Um bom exemplo foi mencionado na conversa sobre Neil Gaiman, quando comentei sobre como parece que hoje em dia a única maneira de agirmos como cidadãos é pelo consumo: não compre mais livros do Neil Gaiman ou você apoia a violência contra as mulheres; não jogue o jogo do Harry Potter para não cometer transfobia; não use IA para não destruir a vida dos artistas. Não ande de carro, não coma carne. Coisas que tradicionalmente eram resolvidas em comunidade — “aqui não toleramos este tipo de comportamento” — viraram “se cada um fizer a sua parte”.
Morre a comunidade, a sociedade, não há rede de apoio. Tudo deve ser feito no nível individual. Suspeito que isso aconteça porque nos venderam a ideia de que, da mesma maneira, as glórias serão só minhas, sem dividir com ninguém. Um tempo atrás, cheguei a ouvir uma “dica” de entrevista de emprego de que, ao contar de projetos de sucesso, não era uma boa ideia dar crédito aos colegas — a empresa quer saber o que você fez e, se contou com a ajuda de várias pessoas, não precisa te contratar.
Yuval Harari fala disso em Homo Deus, de como a maior religião do mundo atual é o “humanismo”: os humanos no centro das decisões e da sociedade. Deixamos de perguntar “o que Deus gostaria que eu fizesse?” e passamos a ver as coisas sob a lente do “o que meu coração me diz?”. Ou em Resista: não faça nada, nossa primeira parada aqui no Clube, quando Jenny Odell lembra que até os parques da cidade deixaram de ser pontos de encontro da comunidade e passaram a ser funcionais, ter um objetivo para o sistema produtivo e individual. E, no caso de São Paulo — como bem lembrou o Marcelo Salgado nos comentários —, precisam ser lucrativos. “Como assim tantos metros quadrados que não servem para nada?” O resultado é a bizarrice de termos parques com naming rights.
=====
* **Enunciado A**
No trecho sobre consumo e cidadania, qual é a maior religião do mundo atual segundo Yuval Harari em Homo Deus?
* **Enunciado B**
Prolongue o trecho sobre consumo e individualismo a partir do ponto em que ele termina.

* **Linhas de dados**
=====
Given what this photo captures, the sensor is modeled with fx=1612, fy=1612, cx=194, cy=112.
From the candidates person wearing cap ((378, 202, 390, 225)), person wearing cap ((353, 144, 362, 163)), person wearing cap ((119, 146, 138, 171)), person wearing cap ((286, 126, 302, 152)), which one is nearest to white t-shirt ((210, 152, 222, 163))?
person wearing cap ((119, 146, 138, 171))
=====
* **Resposta do exercício A**
O humanismo, com os humanos no centro das decisões e da sociedade.

* **Resposta do exercício B**
Quando Nietzsche disse que “Deus está morto”, ele não estava comemorando. Era um alerta de que o iluminismo estava nos levando para o mundo humanista-sem-Deus descrito por Harari anos depois. Nosso sistema social foi nos isolando porque isso era good for business — veremos isso neste livro. Para Nietzsche, a consequência desta morte seria um mundo sem moral. Para mim, é um mundo sem grupo.
Então, no fim dos resumos comentados de Nação Dopamina, após ver todas as armadilhas dopamínicas que o mundo atual nos prepara — da heroína às telas do telefone — li da psiquiatra Anna Lembke que a solução não é nenhuma nova fórmula química que sua profissão costuma receitar. Ela está, veja só, está no grupo, na comunidade, em instituições como o Alcoólicos Anônimos ou clubes e igrejas. Foi quando lembrei de Religião para ateus e decidi que seria a próxima parada do Clube.
Por isso acho Religião para ateus tão importante. Cheguei a pegar o livro para ler no já distante ano de 2018, uma semana antes de me demitir do Facebook. Não cheguei nem no fim do capítulo 2, afinal de contas, 2018 foi um ano movimentado, mas agora acho que é um sinal de que eu já estava buscando algum sentido além do divino na religião.
Com ou sem Deus, temos muito o que aproveitar em religiões de todo o mundo. O primeiro capítulo — vamos ver daqui a pouco — chega a reclamar de ateus que rejeitam tudo que possa vagamente lembrar Deus, mesmo coisas que não precisam de nada divino para existir. Os nomes dos capítulos já nos dão uma boa ideia: comunidade, gentileza, educação, ternura, arte, arquitetura…
Espero que você goste desta jornada e que participe nos comentários com sua visão que, muito provavelmente, vai ser diferente da minha.
Com vocês, Religião para ateus.
Capítulo um: Sabedoria sem doutrina
A pergunta mais enfadonha e inútil que se pode fazer sobre qualquer religião é se ela é ou não verdadeira — no sentido de ter vindo dos céus ao som de trombetas e de ser governada sobrenaturalmente por profetas e seres celestiais.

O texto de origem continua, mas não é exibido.